De Rita Cassia Freitas: “Mas o nosso SuperEgo não é parte da gente?“
Francisco Daudt: Por certo que é. Mas nós somos um só que não é um só, e sim uma soma complexa de componentes interagindo. Quando você diz “meu joelho está doendo”, você o observa como um componente que não “é você”, mas “uma coisa em você”.
Esse “não é você”, traduzido para os softwares mentais que possuímos, dá em “não é o seu Eu”. “Eu não me confundo com esse joelho doendo, Eu não sou assim!”

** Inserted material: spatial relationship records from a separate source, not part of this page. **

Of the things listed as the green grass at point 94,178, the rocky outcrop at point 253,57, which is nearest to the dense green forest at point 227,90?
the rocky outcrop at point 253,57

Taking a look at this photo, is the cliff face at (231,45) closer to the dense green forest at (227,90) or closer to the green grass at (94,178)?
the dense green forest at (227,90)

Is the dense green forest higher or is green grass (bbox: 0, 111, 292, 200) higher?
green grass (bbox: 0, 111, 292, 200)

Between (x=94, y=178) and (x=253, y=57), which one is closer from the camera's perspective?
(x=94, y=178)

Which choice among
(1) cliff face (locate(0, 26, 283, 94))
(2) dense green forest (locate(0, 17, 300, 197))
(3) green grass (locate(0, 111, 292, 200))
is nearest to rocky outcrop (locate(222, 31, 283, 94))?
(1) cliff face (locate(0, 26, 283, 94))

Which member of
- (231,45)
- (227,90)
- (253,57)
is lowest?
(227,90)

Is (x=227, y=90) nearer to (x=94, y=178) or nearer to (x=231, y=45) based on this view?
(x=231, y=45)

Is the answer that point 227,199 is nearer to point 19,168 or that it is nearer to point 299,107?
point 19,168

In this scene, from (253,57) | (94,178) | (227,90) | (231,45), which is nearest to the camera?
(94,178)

Quando Freud propôs esse mapa da mente (Ego, Id e Superego - Eu, Algo em mim, O Acima de mim), ele o via como partes separadas e em constante interação. Ele viu o Eu como essa pessoa em quem nos reconhecemos, que tenta gerenciar e negociar, mediando nossos desejos de prazer com as exigências do mundo externo.
Eu tento sublinhar essas diferenças: quando me sinto culpado de algo, penso que o Superego está me dizendo que Eu sou uma pessoa horrível. Se percebo a acusação “terceirizada”, se ela me dói como o joelho, então posso discutir se ela é justa ou não. Se eu aprendi que a acusação vinda do Superego tem como base as leis tirânicas do senso comum, a minha busca por justiça fica facilitada.
Agora, se eu confundo tudo, achando que essas vozes são minhas, do meu Eu, e que Eu sou uma coisa só, perde-se um precioso instrumento de justiça: o conhecimento de onde vem a lei e de quem acusa.
O Superego é malandro, ele nos seduz a crer que somos ele: fodões com superioridade moral, melhores do que todos, críticos do mundo. Só que essa crença é uma faca de dois gumes: passamos facilmente de fodões a merdas, quando ele nos humilha. E continuamos a acreditar que “isso tudo sou Eu”…
“O truque mais esperto do Diabo é convencer-nos de que ele não existe”, disse Baudelaire (1821-1867).